Souvent, dans l’exercice d'un pouvoir, le sentiment de solitude ne vient pas obligatoirement de la notion de prise de responsabilité. Le Maire, moins en France que dans bien d’autres pays, se retrouve en effet doté de pouvoirs exécutifs assez angoissants. En s’entourant d’une équipe, il ne peut qu’atténuer ce sentiment que chacun de ses actes officiels implique une prise de risques. C’est la raison pour laquelle j’apprécie les débats, les propositions, les critiques, car ils ouvrent nécessairement la porte qui permet de douter de son propre jugement. Cette méthode oblige donc à rechercher des arguments, à bâtir une stratégie, à chercher au plus profond de soi les raisons qui ont motivé son comportement et ses projets. On en ressort beaucoup plus solide que l’on y est entré.
Bizarre que ce besoin de se confronter à l’appréciation des autres pour vaincre son angoisse du mal faire. Le problème, c’est qu’il faut parfois des médiateurs pour véhiculer ce que les gens n’osent pas formuler en face. Et quand ils sont totalement étrangers aux préoccupations locales, ils n’en sont que plus crédibles.
La visite poitevine avait pourtant un caractère un peu surréaliste, puisque ces jeunes déjà très brillants étaient venus expressément pour " scruter " Créon. Il existe bien d’autres communes en France plus digne d’intérêt, mais leurs professeurs souhaitaient absolument que ce soit ici qu’ils analysent " la démocratie participative "… Provocation pour des Poitevins ? Souci de se mettre à l’abri de reproches éventuels ? Volonté de dépaysement de leurs élèves ? En tous cas, ils conserveront pour base de leur travail ultérieur " mon " analyse de ce que l’on présente comme la nouvelle gouvernance, initiée dans leur propre région. Je l’avoue : j’ai vécu un moment privilégié, car j’ai pu enfin avoir une vrai débat politique sur ma conception de la participation des citoyens à la gestion locale. C’est tellement rare, que j’ai même un peu fait durer le plaisir.

SYSTEME DIVERSIFIE D’INFORMATION
Depuis au moins deux décennies, j’ai en effet beaucoup réfléchi et agi pour mettre en œuvre cette fameuse "démocratie participative" qui est beaucoup plus ardue à concrétiser qu’à proclamer.
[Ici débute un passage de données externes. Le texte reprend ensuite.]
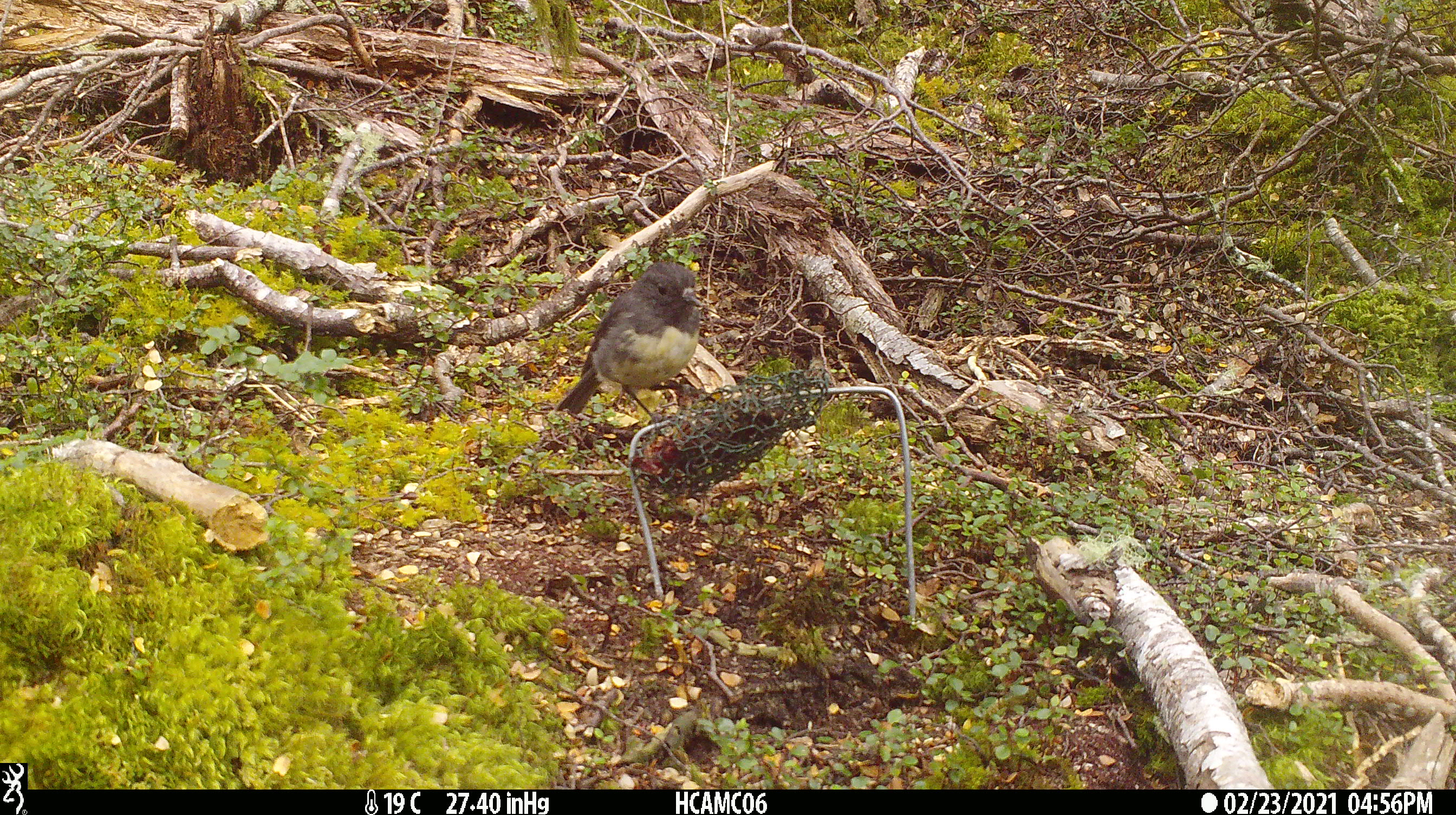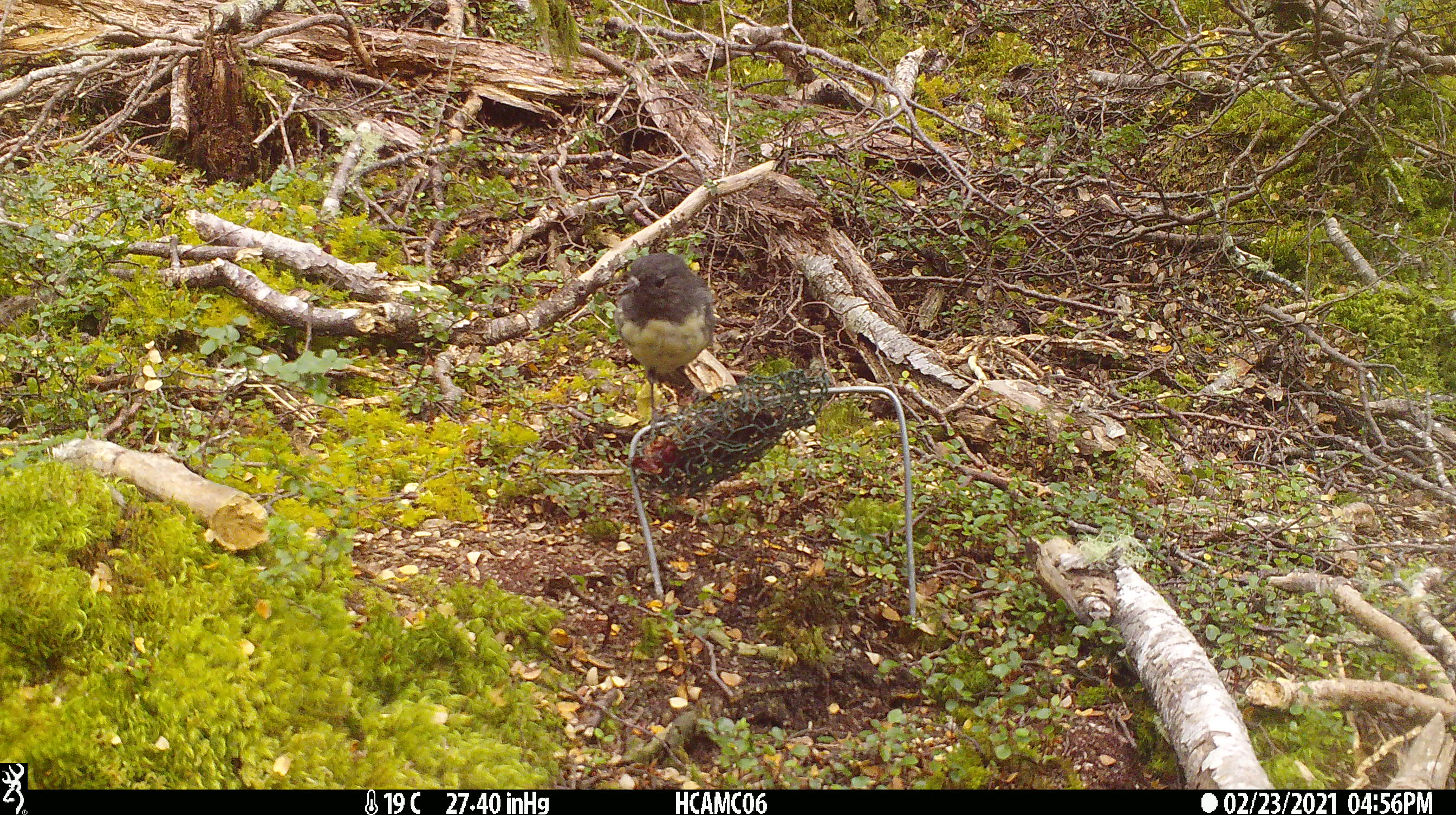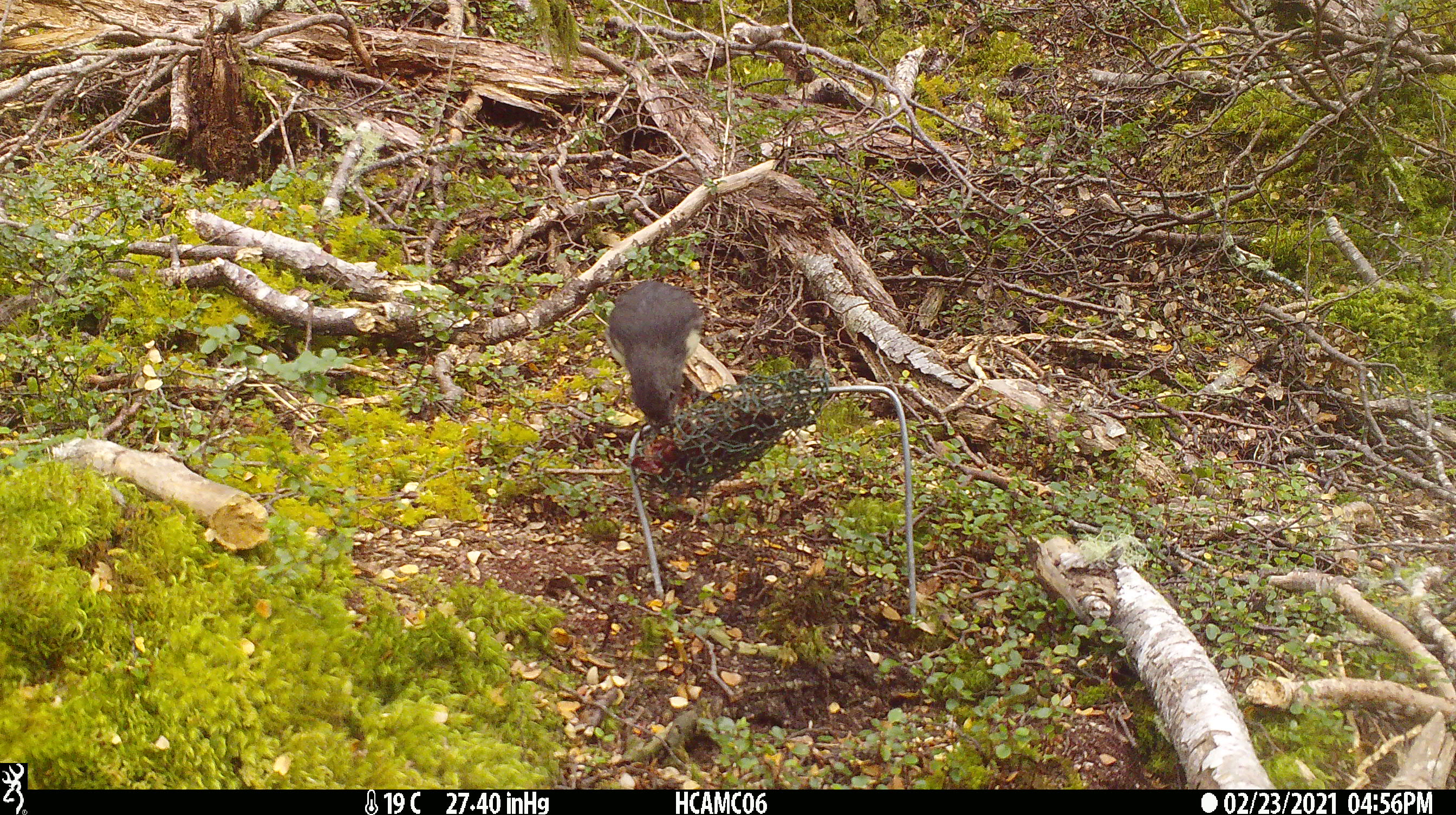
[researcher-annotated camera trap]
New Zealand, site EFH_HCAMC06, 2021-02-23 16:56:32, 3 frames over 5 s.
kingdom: Animalia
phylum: Chordata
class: Aves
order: Passeriformes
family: Petroicidae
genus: Petroica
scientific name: Petroica australis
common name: new zealand robin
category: robin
En fait, j’en suis arrivé à penser que ce ne peut être qu’une fusée à quatre étages, dont le mécanisme peut s’enrayer à tout moment, ce qui rend l’édifice très fragile.
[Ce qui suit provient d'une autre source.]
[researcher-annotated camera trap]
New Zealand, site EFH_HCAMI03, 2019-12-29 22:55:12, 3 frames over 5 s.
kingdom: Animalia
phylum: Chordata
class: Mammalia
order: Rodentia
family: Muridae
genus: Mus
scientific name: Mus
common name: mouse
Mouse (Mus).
Le premier consiste dans la mise en place d’un véritable système diversifié de communication de proximité, partant du principe simple que l’on ne peut et que l’on ne doit pas s’impliquer dans un sujet quand on n'en possède pas les paramètres. Le niveau local est certainement celui où il est le plus difficile de décliner l’information, qui est étouffée par les grands médias (télévision notamment), qui ne colportent que des analyses sommaires, simplificatrices à outrance, basées parfois sur des apparences. Il faut donc redoubler d’efforts, avec peu d’espoir d’être perçu, dans ce tintamarre médiatique constant.
Depuis le 1er mai 1983, j’ai donc lancé le concept du "Créon Hebdo". Tiré en 1 500 exemplaires chaque semaine, il est intégralement écrit, chaque semaine, par mes soins, et s’efforce de coller au plus près à l’actualité locale pour que les citoyennes et les citoyens qui le veulent connaissent l’essentiel de la vie de leur commune. J’ai donc rédigé à ce jour un volume de plus de… 2 800 pages portant bientôt un quart de siècle d’action collective. Je le distribue moi-même, chaque vendredi soir et chaque samedi matin, dans les principaux commerces du centre ville car c’est une vraie occasion de partager la réalité économique des uns et des autres. Depuis cinq ans, il est mis en ligne sur le site de la mairie et donc accessible aux internautes qui le souhaitent. S’y ajoutent des publications sur des thèmes précis (l’eau, les déchets, l’animation culturelle, la vie associative) ou des événements ponctuels (Infos quartiers) qui permettent de s’adresser à des publics motivés pour les lire.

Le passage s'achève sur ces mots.